Lesson: Be a helpful, informative, convenient resource to consumers. Soft approaches like the mobile app depicted above helps subtly push consumers towards making a purchase.
5. Sears. As students return to classrooms, Sears is trying to take on bullying with “Team Up to Stop Bullying”. The nationwide initiative aims to connect those affected by bullying to resources with “solutions and services” provided by a coalition of more than 55 organizations, such as It Gets Better Project. Sears is helping to spread word about the site and raise awareness of the issue via Twitter with the #BullyingHurts hashtag.
Lesson: Embarking on an unexpected route can help your brand stand out. Sears could have just promoted its fashions and goods. Its anti-bullying campaign is helpful and will draw audiences long after the back-to-school season has ended.

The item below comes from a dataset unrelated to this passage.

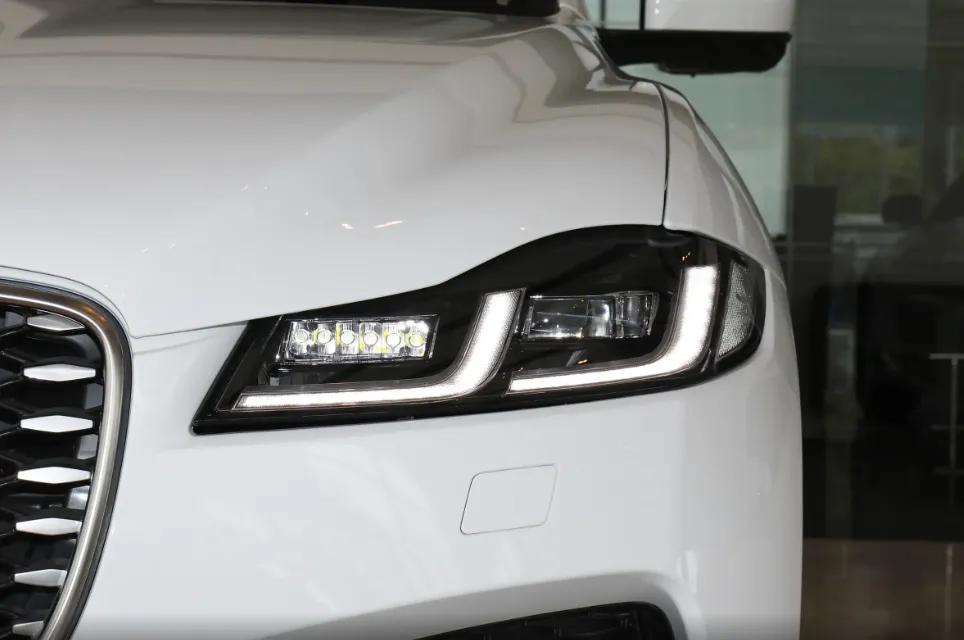 捷豹f-pace自驾感受,新款捷豹f-pace街拍霸气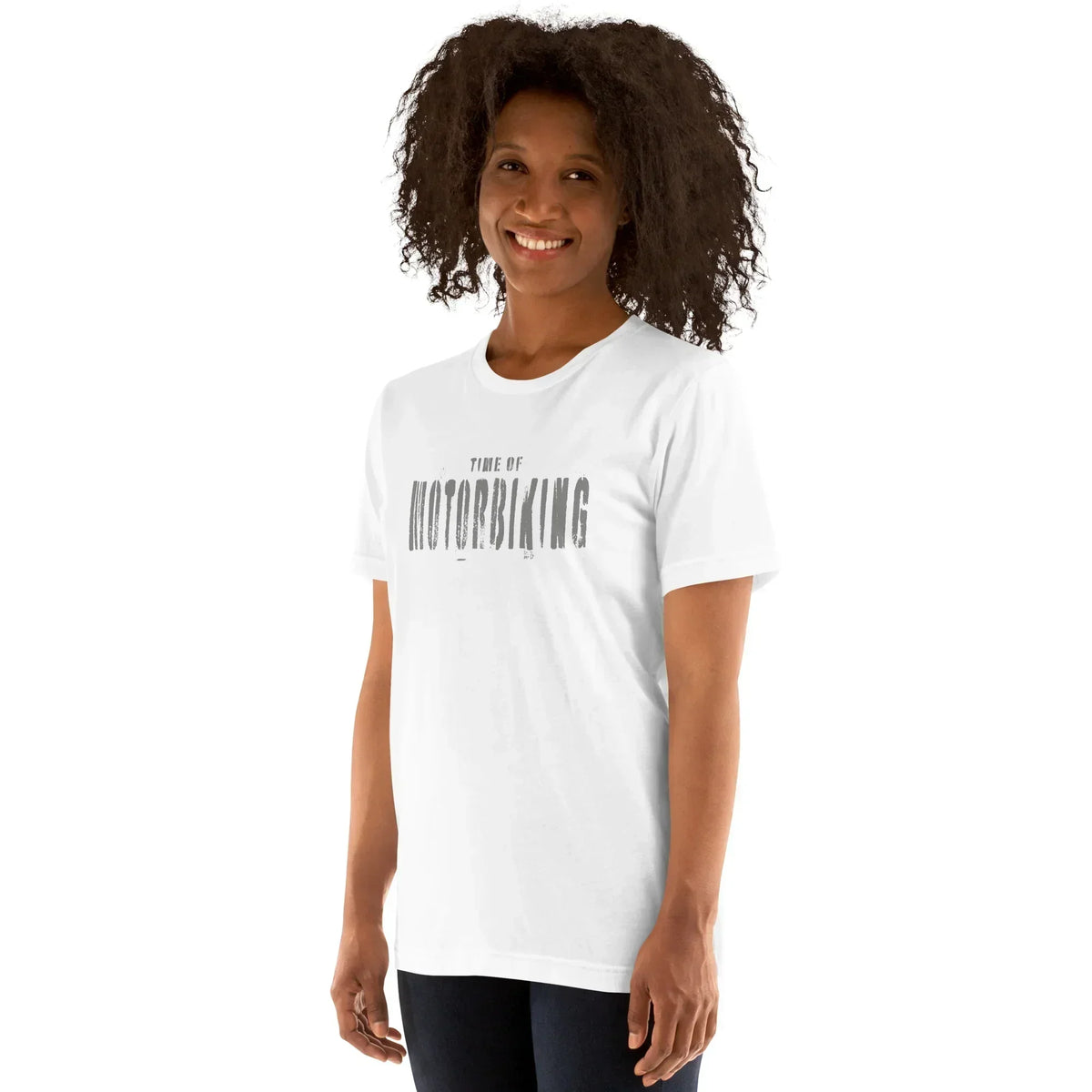 Frau trägt weißes CREWILD Unisex T-Shirt mit grauem Motorbiking-Aufdruck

6. SpareFoot. Why would a storage company be interested in a back-to-school campaign? SpareFoot has launched Supply Memories, which invites social media users to reveal what keepsake they’ve “stored” since elementary school. For every memory shared through Facebook or Twitter, SpareFoot will donate a $3 school supply kit to one student.
Lesson: Think creatively to connect with popular topics that don’t directly relate to your brand. Though SpareFoot isn’t selling school supplies, it is raising its perceived social responsibility and value, which leaves a positive impression on consumers.
Bonus: In recent weeks, the internet has been flooded with videos, blog posts, Instragram photos and Pins of real people’s back-to-school purchases. This content is not only providing consumers with great, first-hand shopping guides, but presenting brands with free priceless marketing testimonials.
Lesson: Acknowledge your fans when they share positive information about your products or services. Has your business or brand been highlighted by a teen or tween online? Reach out to them and at least say thank you.